▶ **Selected excerpt**
====

# Synchronize two threads to print ordered even and odd numbers in C

Problem

You have two threads, that independently print even and odd values. The goal is to synchronize these threads so as to get a non-decreasing ordered set of numbers and order should preserve natural ordering of numbers. So the output should be 1,2,3,4,5,6,7,8…..

It is an interesting problem and could be solved with a conditional variable.

Solution

Following is C implementation of the solution:

#include "stdio.h"
#include "stdlib.h"
#include "pthread.h"

pthread_mutex_t count_mutex = PTHREAD_MUTEX_INITIALIZER;
pthread_cond_t condition_var = PTHREAD_COND_INITIALIZER;

void *functionCount1(void*);
void *functionCount2(void*);

int count = 0;

#define COUNT_DONE 200

int main()

====

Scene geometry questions

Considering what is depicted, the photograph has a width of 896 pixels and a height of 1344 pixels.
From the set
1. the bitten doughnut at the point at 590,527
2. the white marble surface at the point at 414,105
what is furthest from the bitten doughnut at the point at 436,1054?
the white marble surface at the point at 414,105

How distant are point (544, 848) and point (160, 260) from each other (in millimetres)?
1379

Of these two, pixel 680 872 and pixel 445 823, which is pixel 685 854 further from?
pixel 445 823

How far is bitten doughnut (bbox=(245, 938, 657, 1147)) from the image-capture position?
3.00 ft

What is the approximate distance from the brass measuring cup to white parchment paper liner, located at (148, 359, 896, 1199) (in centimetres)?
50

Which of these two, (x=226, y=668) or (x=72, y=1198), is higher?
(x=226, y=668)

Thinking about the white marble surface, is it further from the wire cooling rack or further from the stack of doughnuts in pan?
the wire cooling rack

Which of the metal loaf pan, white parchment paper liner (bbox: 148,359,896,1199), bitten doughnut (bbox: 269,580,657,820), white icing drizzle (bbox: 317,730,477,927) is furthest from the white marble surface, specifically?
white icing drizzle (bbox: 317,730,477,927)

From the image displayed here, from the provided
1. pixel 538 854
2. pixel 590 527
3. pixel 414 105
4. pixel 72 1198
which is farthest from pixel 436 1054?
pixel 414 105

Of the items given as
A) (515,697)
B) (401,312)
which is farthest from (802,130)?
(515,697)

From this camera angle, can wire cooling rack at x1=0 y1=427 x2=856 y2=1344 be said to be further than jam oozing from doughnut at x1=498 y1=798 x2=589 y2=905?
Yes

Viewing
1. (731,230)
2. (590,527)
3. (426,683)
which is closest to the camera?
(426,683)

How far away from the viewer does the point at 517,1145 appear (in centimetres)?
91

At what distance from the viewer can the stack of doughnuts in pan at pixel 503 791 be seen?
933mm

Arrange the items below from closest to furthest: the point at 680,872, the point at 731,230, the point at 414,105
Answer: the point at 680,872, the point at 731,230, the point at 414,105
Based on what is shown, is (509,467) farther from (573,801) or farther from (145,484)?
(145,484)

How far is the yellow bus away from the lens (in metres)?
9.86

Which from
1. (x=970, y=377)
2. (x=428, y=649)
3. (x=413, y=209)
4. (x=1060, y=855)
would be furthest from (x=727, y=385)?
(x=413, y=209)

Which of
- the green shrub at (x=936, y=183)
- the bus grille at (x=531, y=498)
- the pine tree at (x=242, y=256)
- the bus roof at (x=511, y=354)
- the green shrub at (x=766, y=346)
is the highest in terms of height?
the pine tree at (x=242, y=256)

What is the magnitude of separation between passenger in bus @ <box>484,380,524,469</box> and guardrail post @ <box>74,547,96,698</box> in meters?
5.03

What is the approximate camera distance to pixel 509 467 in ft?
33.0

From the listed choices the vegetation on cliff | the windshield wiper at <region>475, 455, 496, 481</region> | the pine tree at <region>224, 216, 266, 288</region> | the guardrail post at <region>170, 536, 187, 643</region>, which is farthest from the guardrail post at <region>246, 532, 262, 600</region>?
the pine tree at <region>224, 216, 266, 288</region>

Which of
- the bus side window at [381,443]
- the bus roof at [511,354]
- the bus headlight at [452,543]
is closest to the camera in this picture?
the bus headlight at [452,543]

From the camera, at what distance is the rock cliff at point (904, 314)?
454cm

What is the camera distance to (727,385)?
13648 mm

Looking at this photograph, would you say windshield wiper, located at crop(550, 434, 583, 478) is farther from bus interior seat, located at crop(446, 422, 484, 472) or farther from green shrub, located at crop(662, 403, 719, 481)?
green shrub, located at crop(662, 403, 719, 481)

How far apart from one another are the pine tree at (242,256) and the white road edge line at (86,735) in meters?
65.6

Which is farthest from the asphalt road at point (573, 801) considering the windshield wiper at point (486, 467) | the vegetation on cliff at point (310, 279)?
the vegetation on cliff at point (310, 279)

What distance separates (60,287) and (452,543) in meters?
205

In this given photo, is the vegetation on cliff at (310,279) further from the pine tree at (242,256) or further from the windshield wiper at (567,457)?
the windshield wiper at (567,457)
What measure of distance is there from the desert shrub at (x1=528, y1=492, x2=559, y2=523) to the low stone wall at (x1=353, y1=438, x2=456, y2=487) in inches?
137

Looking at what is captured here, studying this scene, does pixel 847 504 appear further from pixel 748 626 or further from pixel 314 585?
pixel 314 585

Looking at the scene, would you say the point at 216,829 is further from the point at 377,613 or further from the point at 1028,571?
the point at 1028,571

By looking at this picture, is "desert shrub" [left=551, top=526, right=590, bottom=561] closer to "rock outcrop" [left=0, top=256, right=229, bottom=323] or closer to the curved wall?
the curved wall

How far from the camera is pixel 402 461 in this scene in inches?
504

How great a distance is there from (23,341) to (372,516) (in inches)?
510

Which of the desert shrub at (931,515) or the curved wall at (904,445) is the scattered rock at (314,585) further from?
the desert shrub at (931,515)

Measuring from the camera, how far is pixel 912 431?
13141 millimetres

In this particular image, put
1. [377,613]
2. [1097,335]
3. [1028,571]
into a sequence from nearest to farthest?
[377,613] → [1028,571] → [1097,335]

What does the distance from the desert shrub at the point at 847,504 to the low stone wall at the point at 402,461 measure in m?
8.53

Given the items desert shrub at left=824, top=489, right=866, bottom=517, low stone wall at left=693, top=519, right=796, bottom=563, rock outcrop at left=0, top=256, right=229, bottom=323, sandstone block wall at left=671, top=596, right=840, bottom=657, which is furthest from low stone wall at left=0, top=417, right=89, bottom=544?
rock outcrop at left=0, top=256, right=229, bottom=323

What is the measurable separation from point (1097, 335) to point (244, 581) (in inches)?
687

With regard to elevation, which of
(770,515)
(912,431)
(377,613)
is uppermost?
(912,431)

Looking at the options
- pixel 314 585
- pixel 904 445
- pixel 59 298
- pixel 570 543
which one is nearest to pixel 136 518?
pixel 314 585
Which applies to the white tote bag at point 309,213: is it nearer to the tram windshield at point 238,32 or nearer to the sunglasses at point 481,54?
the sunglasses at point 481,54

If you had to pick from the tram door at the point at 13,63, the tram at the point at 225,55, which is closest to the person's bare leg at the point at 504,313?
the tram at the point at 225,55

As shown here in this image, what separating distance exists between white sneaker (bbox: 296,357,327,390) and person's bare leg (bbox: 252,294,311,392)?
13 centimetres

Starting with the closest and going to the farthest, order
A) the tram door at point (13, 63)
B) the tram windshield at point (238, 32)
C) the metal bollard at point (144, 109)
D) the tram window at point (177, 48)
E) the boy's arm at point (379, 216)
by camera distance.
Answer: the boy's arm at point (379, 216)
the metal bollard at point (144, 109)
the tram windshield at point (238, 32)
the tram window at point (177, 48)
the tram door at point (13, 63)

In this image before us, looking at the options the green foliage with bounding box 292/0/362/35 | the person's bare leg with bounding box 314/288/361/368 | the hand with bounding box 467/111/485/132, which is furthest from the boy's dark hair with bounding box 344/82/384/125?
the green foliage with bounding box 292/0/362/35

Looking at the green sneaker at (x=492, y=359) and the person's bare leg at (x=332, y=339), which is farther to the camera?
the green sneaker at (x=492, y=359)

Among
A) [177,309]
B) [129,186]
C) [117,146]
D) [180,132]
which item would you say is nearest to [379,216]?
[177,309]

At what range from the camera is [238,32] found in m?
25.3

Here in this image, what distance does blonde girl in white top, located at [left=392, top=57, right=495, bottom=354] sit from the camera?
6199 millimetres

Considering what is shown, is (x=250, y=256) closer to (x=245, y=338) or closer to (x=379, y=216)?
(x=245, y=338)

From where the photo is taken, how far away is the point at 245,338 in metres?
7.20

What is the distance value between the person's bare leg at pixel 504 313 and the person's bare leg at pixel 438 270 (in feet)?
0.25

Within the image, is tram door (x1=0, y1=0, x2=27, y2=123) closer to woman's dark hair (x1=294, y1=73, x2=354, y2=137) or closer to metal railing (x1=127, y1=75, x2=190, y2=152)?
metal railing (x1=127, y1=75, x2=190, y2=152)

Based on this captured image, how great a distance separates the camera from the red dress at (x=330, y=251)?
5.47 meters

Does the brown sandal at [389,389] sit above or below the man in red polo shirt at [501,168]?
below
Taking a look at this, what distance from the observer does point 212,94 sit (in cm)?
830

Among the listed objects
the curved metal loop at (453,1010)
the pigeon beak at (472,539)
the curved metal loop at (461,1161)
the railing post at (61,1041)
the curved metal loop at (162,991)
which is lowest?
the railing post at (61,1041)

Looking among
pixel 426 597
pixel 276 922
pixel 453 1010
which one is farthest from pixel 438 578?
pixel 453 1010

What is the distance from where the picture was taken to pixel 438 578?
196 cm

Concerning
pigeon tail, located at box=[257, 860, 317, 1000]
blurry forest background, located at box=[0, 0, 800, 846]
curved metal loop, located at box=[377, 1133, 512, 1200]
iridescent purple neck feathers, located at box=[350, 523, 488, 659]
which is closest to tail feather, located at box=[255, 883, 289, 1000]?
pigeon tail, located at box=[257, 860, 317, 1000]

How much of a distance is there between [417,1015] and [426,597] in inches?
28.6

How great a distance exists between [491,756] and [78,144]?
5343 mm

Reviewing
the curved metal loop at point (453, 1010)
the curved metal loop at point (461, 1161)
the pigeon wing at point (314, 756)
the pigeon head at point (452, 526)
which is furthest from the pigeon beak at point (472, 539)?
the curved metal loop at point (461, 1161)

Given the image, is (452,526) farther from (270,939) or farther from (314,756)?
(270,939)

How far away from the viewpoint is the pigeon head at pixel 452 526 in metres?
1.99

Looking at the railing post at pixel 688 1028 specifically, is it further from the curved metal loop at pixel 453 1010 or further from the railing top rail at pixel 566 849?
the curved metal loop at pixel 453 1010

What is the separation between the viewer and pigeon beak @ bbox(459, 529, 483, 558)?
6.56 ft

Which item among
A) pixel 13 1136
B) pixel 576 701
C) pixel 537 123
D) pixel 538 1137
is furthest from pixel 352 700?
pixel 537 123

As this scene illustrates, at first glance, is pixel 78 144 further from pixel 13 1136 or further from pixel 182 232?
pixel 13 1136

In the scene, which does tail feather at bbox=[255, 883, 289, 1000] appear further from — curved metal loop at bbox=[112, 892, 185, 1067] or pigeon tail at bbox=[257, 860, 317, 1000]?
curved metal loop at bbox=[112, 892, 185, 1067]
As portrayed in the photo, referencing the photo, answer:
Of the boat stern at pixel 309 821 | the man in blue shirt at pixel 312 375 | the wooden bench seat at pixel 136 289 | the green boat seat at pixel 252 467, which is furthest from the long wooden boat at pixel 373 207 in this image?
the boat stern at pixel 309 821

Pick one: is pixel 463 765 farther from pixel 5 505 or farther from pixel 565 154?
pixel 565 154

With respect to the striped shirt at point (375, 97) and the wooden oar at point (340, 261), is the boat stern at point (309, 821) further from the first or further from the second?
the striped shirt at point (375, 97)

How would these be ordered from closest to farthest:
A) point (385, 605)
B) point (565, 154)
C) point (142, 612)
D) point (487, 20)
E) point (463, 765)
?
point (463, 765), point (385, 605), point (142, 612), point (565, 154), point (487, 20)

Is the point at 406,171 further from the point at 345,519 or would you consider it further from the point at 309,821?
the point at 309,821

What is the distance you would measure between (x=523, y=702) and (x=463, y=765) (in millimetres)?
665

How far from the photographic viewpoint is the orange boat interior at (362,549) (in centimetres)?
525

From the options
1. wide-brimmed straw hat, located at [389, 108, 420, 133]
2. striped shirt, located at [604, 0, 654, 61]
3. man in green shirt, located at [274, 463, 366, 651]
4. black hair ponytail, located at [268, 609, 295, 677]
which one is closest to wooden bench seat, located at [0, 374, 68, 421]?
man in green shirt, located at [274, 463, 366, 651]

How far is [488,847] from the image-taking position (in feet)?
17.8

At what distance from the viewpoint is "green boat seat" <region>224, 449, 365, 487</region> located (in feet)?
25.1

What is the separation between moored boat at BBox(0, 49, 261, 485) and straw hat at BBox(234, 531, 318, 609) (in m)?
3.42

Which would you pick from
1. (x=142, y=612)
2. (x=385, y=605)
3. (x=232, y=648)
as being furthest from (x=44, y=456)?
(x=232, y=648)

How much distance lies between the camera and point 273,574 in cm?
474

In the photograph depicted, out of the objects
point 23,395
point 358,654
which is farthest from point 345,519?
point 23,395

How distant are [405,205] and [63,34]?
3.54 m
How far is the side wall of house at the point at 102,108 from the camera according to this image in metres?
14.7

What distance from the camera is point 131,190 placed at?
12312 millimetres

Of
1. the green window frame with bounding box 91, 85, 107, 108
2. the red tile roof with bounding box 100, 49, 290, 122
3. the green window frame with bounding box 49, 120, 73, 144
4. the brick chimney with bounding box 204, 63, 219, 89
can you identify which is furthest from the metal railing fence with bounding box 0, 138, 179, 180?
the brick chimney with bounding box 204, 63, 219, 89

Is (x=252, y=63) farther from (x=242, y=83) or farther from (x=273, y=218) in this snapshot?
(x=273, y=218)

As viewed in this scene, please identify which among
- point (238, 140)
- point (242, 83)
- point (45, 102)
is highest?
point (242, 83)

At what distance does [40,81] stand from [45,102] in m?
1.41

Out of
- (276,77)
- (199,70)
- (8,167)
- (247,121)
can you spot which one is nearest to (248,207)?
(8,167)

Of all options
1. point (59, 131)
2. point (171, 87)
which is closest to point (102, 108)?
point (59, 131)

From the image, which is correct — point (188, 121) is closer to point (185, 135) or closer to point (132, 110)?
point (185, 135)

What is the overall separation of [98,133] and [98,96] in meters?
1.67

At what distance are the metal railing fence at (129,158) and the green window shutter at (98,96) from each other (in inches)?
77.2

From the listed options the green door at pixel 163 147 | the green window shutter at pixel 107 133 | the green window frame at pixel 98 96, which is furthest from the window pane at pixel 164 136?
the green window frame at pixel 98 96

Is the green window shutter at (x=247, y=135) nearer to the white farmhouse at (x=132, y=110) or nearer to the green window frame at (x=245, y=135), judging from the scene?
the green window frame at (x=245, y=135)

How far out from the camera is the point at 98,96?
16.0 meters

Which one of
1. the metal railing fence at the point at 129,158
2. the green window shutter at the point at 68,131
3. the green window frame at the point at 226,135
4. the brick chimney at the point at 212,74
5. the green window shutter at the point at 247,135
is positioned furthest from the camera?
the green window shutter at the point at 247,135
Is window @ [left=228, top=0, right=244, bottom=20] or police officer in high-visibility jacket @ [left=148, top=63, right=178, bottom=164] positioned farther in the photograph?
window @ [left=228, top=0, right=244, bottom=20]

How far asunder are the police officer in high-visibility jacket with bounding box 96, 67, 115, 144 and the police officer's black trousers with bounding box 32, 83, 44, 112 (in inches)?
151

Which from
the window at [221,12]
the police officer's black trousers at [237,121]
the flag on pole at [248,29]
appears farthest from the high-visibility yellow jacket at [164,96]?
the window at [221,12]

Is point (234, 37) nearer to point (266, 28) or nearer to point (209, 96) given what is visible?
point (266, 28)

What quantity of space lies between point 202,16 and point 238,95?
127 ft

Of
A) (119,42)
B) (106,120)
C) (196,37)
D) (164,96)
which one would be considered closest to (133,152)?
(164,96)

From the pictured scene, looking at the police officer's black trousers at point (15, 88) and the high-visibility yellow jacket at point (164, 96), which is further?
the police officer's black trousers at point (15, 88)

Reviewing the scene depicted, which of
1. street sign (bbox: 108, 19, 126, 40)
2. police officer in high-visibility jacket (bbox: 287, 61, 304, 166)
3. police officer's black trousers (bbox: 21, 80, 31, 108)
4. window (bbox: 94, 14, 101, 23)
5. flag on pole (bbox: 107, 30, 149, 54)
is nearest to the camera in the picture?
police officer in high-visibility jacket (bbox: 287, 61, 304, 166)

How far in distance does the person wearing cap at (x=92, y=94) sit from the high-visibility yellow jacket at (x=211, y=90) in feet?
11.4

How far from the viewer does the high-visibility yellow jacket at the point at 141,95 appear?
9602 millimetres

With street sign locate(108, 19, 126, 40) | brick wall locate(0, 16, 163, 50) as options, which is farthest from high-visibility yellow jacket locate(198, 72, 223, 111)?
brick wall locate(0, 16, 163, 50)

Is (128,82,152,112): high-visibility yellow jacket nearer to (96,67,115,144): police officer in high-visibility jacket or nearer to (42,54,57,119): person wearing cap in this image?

====

▶ **Exercise directions**
According to the thread-synchronization page, what could the problem be solved with? This material comes from a separate source.

▶ **Task response**
A conditional variable.